ARTICLE:

>>>>>

Wednesday, November 28, 2012

No Promises for Tomorrow

      I haven't written in awhile because believe it or not we have been super busy!! Thanksgiving was good. We got to spend it with family and that kept us busy. We did take a candle to both places to light in memory of Tinlee. The days leading up to Thanksgiving were worse than actual Thanksgiving day. There were so many tragic events that happened last week and it just made me sad because so many people are hurting. Everyone's hurt is so different but yet so bad at the same time. I think it was like 4 days in a row we got news of someone we knew that died in a tragic and unexpected way. Then one day I went by the cemetery to place something on Tinlees site and another baby girl was being buried. I sat there on the ground and kept asking God "why?" "why so much hurt and sadness?".  It brought back memories and hurt from the day we buried Tinlee. It's a pain that is so hard to describe to people unless you have lost a child. I prayed for that family and all the other families hurting and prayed that they would find comfort very soon.

      Cody's been busy hunting ( and hitting deer with my car;)), and I've been keeping myself busy with Tinlees Tree and making wreaths to sale. For those of you that have sent ornaments for Tinlee's Tree, we want to say thank you, thank you, thank you! What a blessing this has been to Cody and me. From the first day that we received our first ornament, we have been given at least one everyday. I think we have a little over 100 ornaments as of now! This has brought a little joy to our lives, a smile to our faces, and warmth to our hearts and has reminded us that so many people love us! I've been told that this has been the hardest ornament they've ever had to buy, the most precious ornament they've ever bought, the saddest and most sentimental ornament they've ever bought, and the only ornament they've ever received a blessing from buying. I just thought I would share some of the comments with you.

<<<<<

TASK TO COMPLETE: Write the next part of the blog post about Thanksgiving and Tinlee's Tree, picking up after its final sentence.

Records from a data collection
>>>>>

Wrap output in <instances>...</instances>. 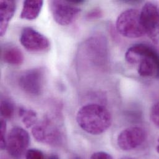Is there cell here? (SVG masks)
<instances>
[{
    "label": "cell",
    "instance_id": "cell-1",
    "mask_svg": "<svg viewBox=\"0 0 159 159\" xmlns=\"http://www.w3.org/2000/svg\"><path fill=\"white\" fill-rule=\"evenodd\" d=\"M76 121L80 128L92 135H99L111 126L112 118L108 109L103 105L90 103L78 110Z\"/></svg>",
    "mask_w": 159,
    "mask_h": 159
},
{
    "label": "cell",
    "instance_id": "cell-2",
    "mask_svg": "<svg viewBox=\"0 0 159 159\" xmlns=\"http://www.w3.org/2000/svg\"><path fill=\"white\" fill-rule=\"evenodd\" d=\"M125 60L131 65H138V72L143 78H159V54L152 47L136 44L128 49Z\"/></svg>",
    "mask_w": 159,
    "mask_h": 159
},
{
    "label": "cell",
    "instance_id": "cell-3",
    "mask_svg": "<svg viewBox=\"0 0 159 159\" xmlns=\"http://www.w3.org/2000/svg\"><path fill=\"white\" fill-rule=\"evenodd\" d=\"M116 27L121 35L129 39L139 38L146 34L140 12L134 9H129L121 12L117 18Z\"/></svg>",
    "mask_w": 159,
    "mask_h": 159
},
{
    "label": "cell",
    "instance_id": "cell-4",
    "mask_svg": "<svg viewBox=\"0 0 159 159\" xmlns=\"http://www.w3.org/2000/svg\"><path fill=\"white\" fill-rule=\"evenodd\" d=\"M32 133L38 142L50 145H57L62 140V131L59 125L52 117L45 116L32 128Z\"/></svg>",
    "mask_w": 159,
    "mask_h": 159
},
{
    "label": "cell",
    "instance_id": "cell-5",
    "mask_svg": "<svg viewBox=\"0 0 159 159\" xmlns=\"http://www.w3.org/2000/svg\"><path fill=\"white\" fill-rule=\"evenodd\" d=\"M45 75L43 68H36L27 70L19 77V85L24 92L29 95H40L43 89Z\"/></svg>",
    "mask_w": 159,
    "mask_h": 159
},
{
    "label": "cell",
    "instance_id": "cell-6",
    "mask_svg": "<svg viewBox=\"0 0 159 159\" xmlns=\"http://www.w3.org/2000/svg\"><path fill=\"white\" fill-rule=\"evenodd\" d=\"M30 142L27 131L20 127H14L9 133L6 139V149L14 159H21L25 154Z\"/></svg>",
    "mask_w": 159,
    "mask_h": 159
},
{
    "label": "cell",
    "instance_id": "cell-7",
    "mask_svg": "<svg viewBox=\"0 0 159 159\" xmlns=\"http://www.w3.org/2000/svg\"><path fill=\"white\" fill-rule=\"evenodd\" d=\"M50 8L56 22L61 25H68L78 16L80 9L70 1H51Z\"/></svg>",
    "mask_w": 159,
    "mask_h": 159
},
{
    "label": "cell",
    "instance_id": "cell-8",
    "mask_svg": "<svg viewBox=\"0 0 159 159\" xmlns=\"http://www.w3.org/2000/svg\"><path fill=\"white\" fill-rule=\"evenodd\" d=\"M20 42L22 47L31 53H45L50 48L48 39L32 27L24 28L20 34Z\"/></svg>",
    "mask_w": 159,
    "mask_h": 159
},
{
    "label": "cell",
    "instance_id": "cell-9",
    "mask_svg": "<svg viewBox=\"0 0 159 159\" xmlns=\"http://www.w3.org/2000/svg\"><path fill=\"white\" fill-rule=\"evenodd\" d=\"M141 20L146 34L151 40L157 43L159 42V8L152 2H146L143 7Z\"/></svg>",
    "mask_w": 159,
    "mask_h": 159
},
{
    "label": "cell",
    "instance_id": "cell-10",
    "mask_svg": "<svg viewBox=\"0 0 159 159\" xmlns=\"http://www.w3.org/2000/svg\"><path fill=\"white\" fill-rule=\"evenodd\" d=\"M147 138L146 131L138 126L128 128L118 135L117 144L123 151H131L141 146Z\"/></svg>",
    "mask_w": 159,
    "mask_h": 159
},
{
    "label": "cell",
    "instance_id": "cell-11",
    "mask_svg": "<svg viewBox=\"0 0 159 159\" xmlns=\"http://www.w3.org/2000/svg\"><path fill=\"white\" fill-rule=\"evenodd\" d=\"M16 9V2L15 1L2 0L0 1V35L1 37L5 34Z\"/></svg>",
    "mask_w": 159,
    "mask_h": 159
},
{
    "label": "cell",
    "instance_id": "cell-12",
    "mask_svg": "<svg viewBox=\"0 0 159 159\" xmlns=\"http://www.w3.org/2000/svg\"><path fill=\"white\" fill-rule=\"evenodd\" d=\"M1 58L4 63L13 66L20 65L24 60V55L20 50L12 45L2 48Z\"/></svg>",
    "mask_w": 159,
    "mask_h": 159
},
{
    "label": "cell",
    "instance_id": "cell-13",
    "mask_svg": "<svg viewBox=\"0 0 159 159\" xmlns=\"http://www.w3.org/2000/svg\"><path fill=\"white\" fill-rule=\"evenodd\" d=\"M43 1L39 0H27L23 3V7L20 17L26 20H34L40 14Z\"/></svg>",
    "mask_w": 159,
    "mask_h": 159
},
{
    "label": "cell",
    "instance_id": "cell-14",
    "mask_svg": "<svg viewBox=\"0 0 159 159\" xmlns=\"http://www.w3.org/2000/svg\"><path fill=\"white\" fill-rule=\"evenodd\" d=\"M19 115L22 123L27 128L34 126L37 123V115L32 110L20 108Z\"/></svg>",
    "mask_w": 159,
    "mask_h": 159
},
{
    "label": "cell",
    "instance_id": "cell-15",
    "mask_svg": "<svg viewBox=\"0 0 159 159\" xmlns=\"http://www.w3.org/2000/svg\"><path fill=\"white\" fill-rule=\"evenodd\" d=\"M14 113V107L12 102L8 99L1 102V115L4 120L11 119Z\"/></svg>",
    "mask_w": 159,
    "mask_h": 159
},
{
    "label": "cell",
    "instance_id": "cell-16",
    "mask_svg": "<svg viewBox=\"0 0 159 159\" xmlns=\"http://www.w3.org/2000/svg\"><path fill=\"white\" fill-rule=\"evenodd\" d=\"M25 156V159H45L43 153L41 151L35 149L27 150Z\"/></svg>",
    "mask_w": 159,
    "mask_h": 159
},
{
    "label": "cell",
    "instance_id": "cell-17",
    "mask_svg": "<svg viewBox=\"0 0 159 159\" xmlns=\"http://www.w3.org/2000/svg\"><path fill=\"white\" fill-rule=\"evenodd\" d=\"M150 118L152 123L159 128V102L155 103L152 107Z\"/></svg>",
    "mask_w": 159,
    "mask_h": 159
},
{
    "label": "cell",
    "instance_id": "cell-18",
    "mask_svg": "<svg viewBox=\"0 0 159 159\" xmlns=\"http://www.w3.org/2000/svg\"><path fill=\"white\" fill-rule=\"evenodd\" d=\"M1 149L4 150L6 149V123L5 120L2 118L1 120Z\"/></svg>",
    "mask_w": 159,
    "mask_h": 159
},
{
    "label": "cell",
    "instance_id": "cell-19",
    "mask_svg": "<svg viewBox=\"0 0 159 159\" xmlns=\"http://www.w3.org/2000/svg\"><path fill=\"white\" fill-rule=\"evenodd\" d=\"M90 159H114L113 157L105 152H97L92 155Z\"/></svg>",
    "mask_w": 159,
    "mask_h": 159
},
{
    "label": "cell",
    "instance_id": "cell-20",
    "mask_svg": "<svg viewBox=\"0 0 159 159\" xmlns=\"http://www.w3.org/2000/svg\"><path fill=\"white\" fill-rule=\"evenodd\" d=\"M102 15V12L99 9H94L88 13L87 15V18L89 19H95L97 17H99Z\"/></svg>",
    "mask_w": 159,
    "mask_h": 159
},
{
    "label": "cell",
    "instance_id": "cell-21",
    "mask_svg": "<svg viewBox=\"0 0 159 159\" xmlns=\"http://www.w3.org/2000/svg\"><path fill=\"white\" fill-rule=\"evenodd\" d=\"M47 159H60V158L57 155H52Z\"/></svg>",
    "mask_w": 159,
    "mask_h": 159
},
{
    "label": "cell",
    "instance_id": "cell-22",
    "mask_svg": "<svg viewBox=\"0 0 159 159\" xmlns=\"http://www.w3.org/2000/svg\"><path fill=\"white\" fill-rule=\"evenodd\" d=\"M157 151L159 154V140H158V145H157Z\"/></svg>",
    "mask_w": 159,
    "mask_h": 159
},
{
    "label": "cell",
    "instance_id": "cell-23",
    "mask_svg": "<svg viewBox=\"0 0 159 159\" xmlns=\"http://www.w3.org/2000/svg\"><path fill=\"white\" fill-rule=\"evenodd\" d=\"M82 159L80 157H74L73 159Z\"/></svg>",
    "mask_w": 159,
    "mask_h": 159
},
{
    "label": "cell",
    "instance_id": "cell-24",
    "mask_svg": "<svg viewBox=\"0 0 159 159\" xmlns=\"http://www.w3.org/2000/svg\"><path fill=\"white\" fill-rule=\"evenodd\" d=\"M132 159V158H125V159Z\"/></svg>",
    "mask_w": 159,
    "mask_h": 159
}]
</instances>
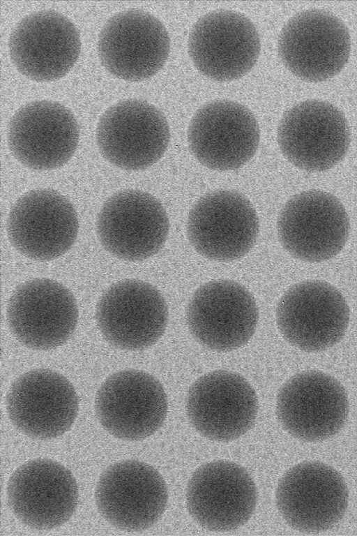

<<<<<

TASK RESPONSE:
     I'm leaving in the morning flying to Washington DC to stay with my best friend for a few days. A much needed get away for me and some good girl time! Cody will be staying home and taking care of things at the house. I will miss him terribly but I am looking forward to seeing my friend.

     We sent our Christmas Cards out today!! I'm excited (as excited as I can be) this year about sending them out. They may not be what I hoped they would be this year, but under our circumstances I made them special. I'm sorry if it was sad, but I just couldn't ignore what happened to us this year. I will post a copy of it on Facebook in a few days.

    I want to say one last thing that has been on my heart. Through all the sad going on lately I'm reminded that we are never promised tomorrow! Live for today and HOPE for tomorrow. Love your family and never take them or life for granted. If your life is good and you have no sadness then thank God for that blessing, because you never know when that sadness and hurt could strike your family! This song had been something I've listened to a lot through my journey of losing Tinlee and I wanted to share with you the part that touches me the most. It's "10,000 Reasons" by Matt Redman.

"And on that day my strength is failing, the end draws near and my time has come, still my soul will sing your praise unending, ten thousand years and then forever more"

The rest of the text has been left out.